Din-i İslâm’a nur saçan, ümmet-i Muhammed’e yol gösteren ve bu uğurda her türlü ibtilâlara ve belâlara imanlarıyla göğüs geren hakiki âlimlerin, İslâm dininde çok mühim evkileri vardır. Allah-u Teâlâ Kur’an-ı kerim’inde “İlim sahipleri... Kendilerine ilim verilenler...” diye bahsederek onları övmüş, ilmi ve ilim ehlini müteaddit defalar zikretmiş, fazilet ve meziyetlerini beyan buyurmuştur.
Nitekim bir Âyet-i kerime’sinde şöyle buyurur:
“Allah içinizden iman edenleri yüceltir. Bunlardan kendilerine ilim verilmiş olanları ise kat kat derecelerle yükseltir.” (Mücâdele: 11)
Bu yükselme; dünyada hayırla anılmaları, ahirette ise cennetlerdeki derecelerinin yüksekliğidir.
Allah-u Teâlâ ilmi aziz kılmıştır. İlim dinin hayatıdır. İslâm’ın canlılığıdır. Dinin esasları olan ilâhi hükümler ilimle içiçedir. Şuurlu bir şekilde ibadet yapabilmek için, ilim amelden önce gelir. Amelin kabule şâyan olması ise fıkhın bilinmesine bağlıdır.
Allah-u Teâlâ’nın veli kullarına gösterilmesi gereken sevgi ve saygının, hakiki ulemâya da gösterilmesi gerekmektedir.

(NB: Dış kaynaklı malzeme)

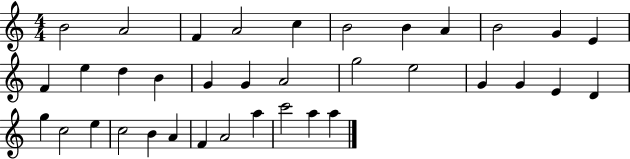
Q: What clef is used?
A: treble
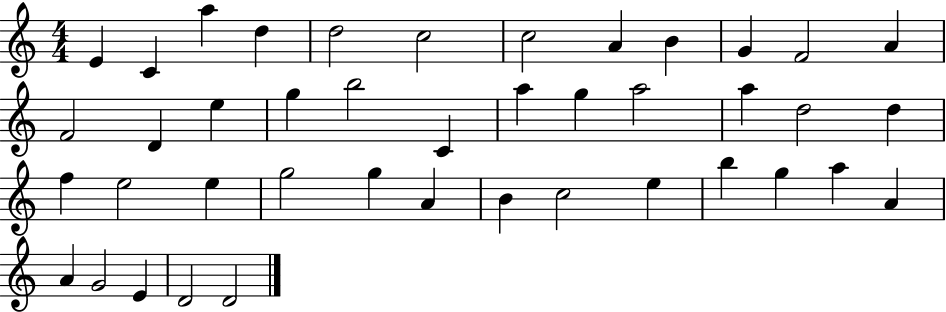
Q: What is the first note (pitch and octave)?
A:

İlmiyle âmil olan âlimlere daima hüsn-ü zan beslemelidir. Onlar halk arasında ahkâmı ilgilendiren muamelâtın ilmini hakkıyla bilenlerdir. Halka hakikati öğretirler, şeriat ahkâmını tâlim ederler, bid’atlardan sakındırırlar. İlâhi hükümleri tahriften, cahillerin te’villerinden korurlar. Bunu da ancak hakiki âlimler yapar. Çünkü yol birdir, onlar da şeriatın zâhirine vâristirler.
“Allah işlediklerinizden haberdar olandır.” (Mücâdele: 11)
Büyük ve küçük hiçbir hadise, hiçbir haber hiçbir zaman O’ndan gizli kalmaz.
Kimlerin yükselmeye hak kazandıklarını, kimlerin de kazanmadıklarını bilir.